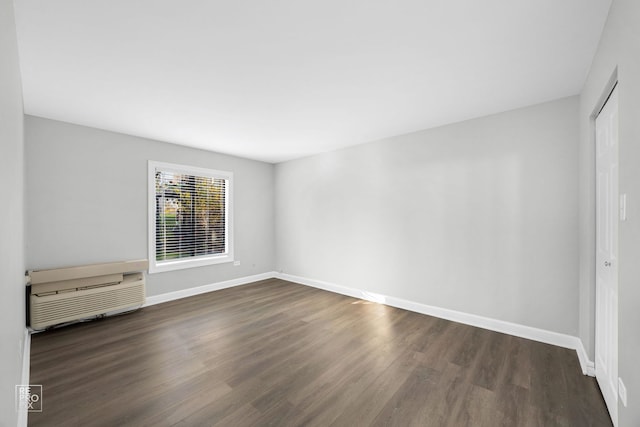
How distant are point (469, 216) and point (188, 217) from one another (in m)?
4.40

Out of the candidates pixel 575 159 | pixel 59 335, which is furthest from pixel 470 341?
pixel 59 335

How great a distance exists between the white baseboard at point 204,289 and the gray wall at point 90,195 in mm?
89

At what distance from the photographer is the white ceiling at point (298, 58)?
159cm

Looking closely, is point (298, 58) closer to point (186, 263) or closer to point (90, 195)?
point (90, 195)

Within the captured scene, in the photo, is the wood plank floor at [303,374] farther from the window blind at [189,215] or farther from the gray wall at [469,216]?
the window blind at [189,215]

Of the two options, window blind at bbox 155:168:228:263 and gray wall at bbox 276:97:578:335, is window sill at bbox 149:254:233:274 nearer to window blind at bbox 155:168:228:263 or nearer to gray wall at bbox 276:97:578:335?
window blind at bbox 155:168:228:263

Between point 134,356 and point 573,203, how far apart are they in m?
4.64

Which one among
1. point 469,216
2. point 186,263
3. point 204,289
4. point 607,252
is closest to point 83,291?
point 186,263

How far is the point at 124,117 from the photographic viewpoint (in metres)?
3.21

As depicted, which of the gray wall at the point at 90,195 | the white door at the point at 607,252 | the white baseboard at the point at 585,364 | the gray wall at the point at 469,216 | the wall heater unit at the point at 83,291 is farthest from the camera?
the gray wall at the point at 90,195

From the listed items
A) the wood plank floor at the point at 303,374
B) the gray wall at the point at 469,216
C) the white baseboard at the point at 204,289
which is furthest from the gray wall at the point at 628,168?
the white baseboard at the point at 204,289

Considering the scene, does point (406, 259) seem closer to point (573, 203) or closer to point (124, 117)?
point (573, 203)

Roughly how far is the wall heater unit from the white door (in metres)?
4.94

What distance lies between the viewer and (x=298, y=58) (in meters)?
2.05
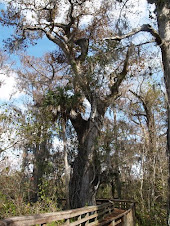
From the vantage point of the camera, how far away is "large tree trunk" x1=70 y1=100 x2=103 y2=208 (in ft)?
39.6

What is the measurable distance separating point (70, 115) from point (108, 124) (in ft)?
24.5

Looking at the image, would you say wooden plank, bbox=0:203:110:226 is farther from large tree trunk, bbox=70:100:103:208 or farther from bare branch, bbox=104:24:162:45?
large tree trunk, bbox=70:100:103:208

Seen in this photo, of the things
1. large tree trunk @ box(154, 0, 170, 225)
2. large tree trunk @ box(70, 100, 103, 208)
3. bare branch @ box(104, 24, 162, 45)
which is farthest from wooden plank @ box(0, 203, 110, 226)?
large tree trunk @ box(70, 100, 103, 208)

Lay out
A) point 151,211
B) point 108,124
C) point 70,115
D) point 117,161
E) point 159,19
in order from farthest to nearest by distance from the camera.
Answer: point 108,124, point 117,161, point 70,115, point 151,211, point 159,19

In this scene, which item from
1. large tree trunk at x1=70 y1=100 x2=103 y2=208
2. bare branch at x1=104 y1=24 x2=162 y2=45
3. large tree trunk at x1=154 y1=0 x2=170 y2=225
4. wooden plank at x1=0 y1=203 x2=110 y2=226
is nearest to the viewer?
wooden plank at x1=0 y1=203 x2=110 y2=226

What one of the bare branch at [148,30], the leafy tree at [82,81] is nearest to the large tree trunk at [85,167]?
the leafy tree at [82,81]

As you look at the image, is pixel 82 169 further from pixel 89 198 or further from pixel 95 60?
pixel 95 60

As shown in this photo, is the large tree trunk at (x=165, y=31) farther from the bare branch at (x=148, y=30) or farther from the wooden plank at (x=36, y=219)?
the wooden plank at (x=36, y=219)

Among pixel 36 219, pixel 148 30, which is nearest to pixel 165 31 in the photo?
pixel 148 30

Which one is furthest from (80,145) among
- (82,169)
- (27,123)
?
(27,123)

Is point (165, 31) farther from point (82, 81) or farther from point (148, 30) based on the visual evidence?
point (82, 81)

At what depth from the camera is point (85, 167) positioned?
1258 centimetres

···

Problem
Reproduce the lines verbatim, starting at the line that contains "Is point (165, 31)" and ending at the final line above, with both ends included.

Problem solution
Is point (165, 31) farther from point (82, 81) or farther from point (148, 30) based on the visual evidence?
point (82, 81)

At what depth from the camera is point (85, 167) positioned?
1258 centimetres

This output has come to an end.